3. With only one month to sibling arrivalry we decided to take
the world's best sleeper and shake it up with
a new bed complete with newish papa-man routine. (Insert something worse that SHIT here please.)
Stooooooopiiiddd!
While we have shaved the negotiation on sleep expectations by at least 45 minutes
in the last week or so... and are now coming in at the more ideal 8:15/8:30 knockout I am not happy. The very intrusion of negotiation into what used to be non-negotiable is really pissing me off.
Also, I ask you to consider this; the disdain and disobedience of the child went as follows:
When trying to lay her in bed...
Child response, 'No pushing' -- well you can't really argue with that can you?
When saying, nigh-night Mama will be outside, you go to bed...
Child response. 'No. No please. Please do not go out there.
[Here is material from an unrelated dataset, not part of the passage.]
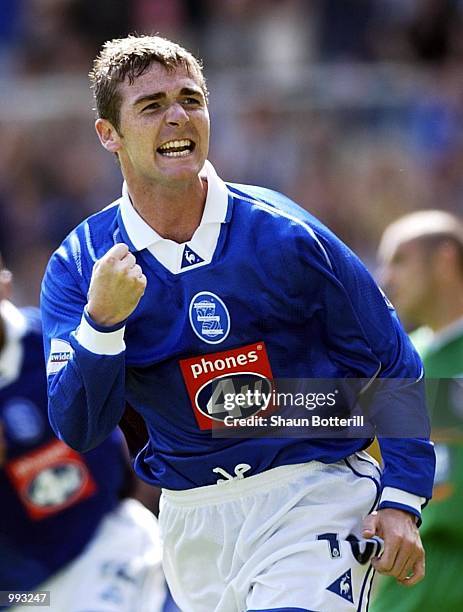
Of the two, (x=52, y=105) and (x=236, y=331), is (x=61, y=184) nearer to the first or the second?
(x=52, y=105)

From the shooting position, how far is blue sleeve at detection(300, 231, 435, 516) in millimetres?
4117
Close the door please.' Be sure to roll this one in multicoloured sprinkles and
sanding sugar in you mind to replicate the tone of this plea.
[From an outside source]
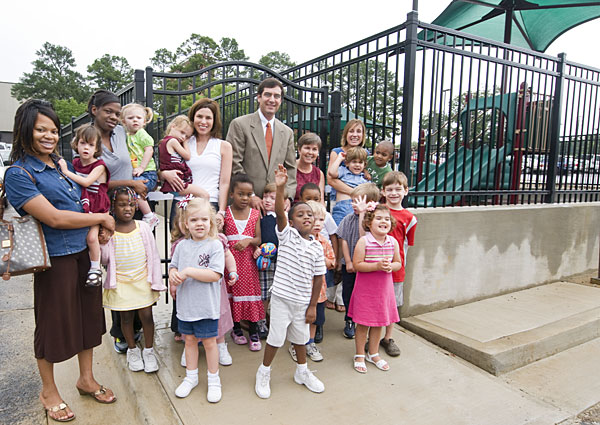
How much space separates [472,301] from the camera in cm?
492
When asking for a hug and kiss bye-bye..
Child response.. all manner of renewed energy coming out of left field.
AAARRRGHHHHHH!
Intersperse all the sucking up with a few huge crying jags well seasoned with 'Leave me alone' and baby Garbo is too much for me? Well, maybe not. I don't know. We have spent sometime in the kinder gentler sleep training mode, or at least p-man has. That system involves laying on the floor and setting a good sleep example. Has its attractions for sure. But I don't entirely buy into this sort of 'system' too high maintenance for me. A month ago you put e. in her bed said bye-bye, night-night, see you in the morning light and left. That is my goal. I really can't buy in that the girl who could do that is as washed up as
Jenilee Harrison!
Tonight I tried it a bit different and am a bit more comfortable. But I am still trolling for information/ideas people. Really, the first week was great but something went of the rails. Help! Help! What I tried tonight was to keep focussed on this being bedtime. After bath, zippo toys kiddo! Uno story thanks. Diaper and pajamas in the lovely friendly bed. Child, physically relaxed, might stay in bed? Well, no way. After about 5 minutes she is out. I put her back. She's out. Angry, going to lie on the floor. I put her back. Getting angrier and angrier. Going for the books to get me where it hurts. I put her back maybe a half dozen times. She is flipping out. We step out of the bedroom and do a relaxing circuit of good night to the cats, chairs, rooms, etc. She leads back to her room... near but not in the bed. Looks promising but noooooo, you are hooped motherwoman! A couple more distractions and bed putting exericises. Really only 15 minutes have elapsed.. so I don't think it will be too freaky if I play my trump card. Bye-bye. I step out.
This is what we used to do. We used to leave. For the first week the door might open on us 1 or 2 or 3 or maybe 5 times but whatever. This is what I want to get back to, right? The hard crying subsided pretty quick and within 5 minutes she was calmish. The door opened. I asked, 'May I come in?'. 'Yes' she says nicely and then she does agree with me it is time for bed. I escort her bedside but don't put her in. She flops her head and shoulders on her bed and looks sleepy. I briefly rub her back and wish her a good night. Then I retreat to the door. I am trying to depart. But relent. I lurk near the door, tell myself 10 minutes should do it. She is inching up into her bed one inch per minute it seems. In the ten she is up in bed, obviously comfortable and mostly in the seven mile stare.
My massive 37/4 preggo frame is bearing down on my crappy foot. It more than stings. I am dying to get out of there. I shift my weight. She shoots me a look. I smile and nod. I ain't afraid of you baby girl, I tell myself. I am
a selfish mother! I step toward the door bang on minute 10. Another look. I step out. She sleeps still.
Yay!
...... I think???What do you think people? How long might it take doing this before we can just walk out again? I am still havin' her be the boss a'me with this sort of plan? Any tricks, tips? Should I put her in her bed or it
better for her to get in herself?
I'll share one tip myself. If you are going to take your kids crib away for another kid do it well outside of the last four weeks of your pregnancy. Better for everyone, of this I am sure. -- It probably isn't even the bed is it?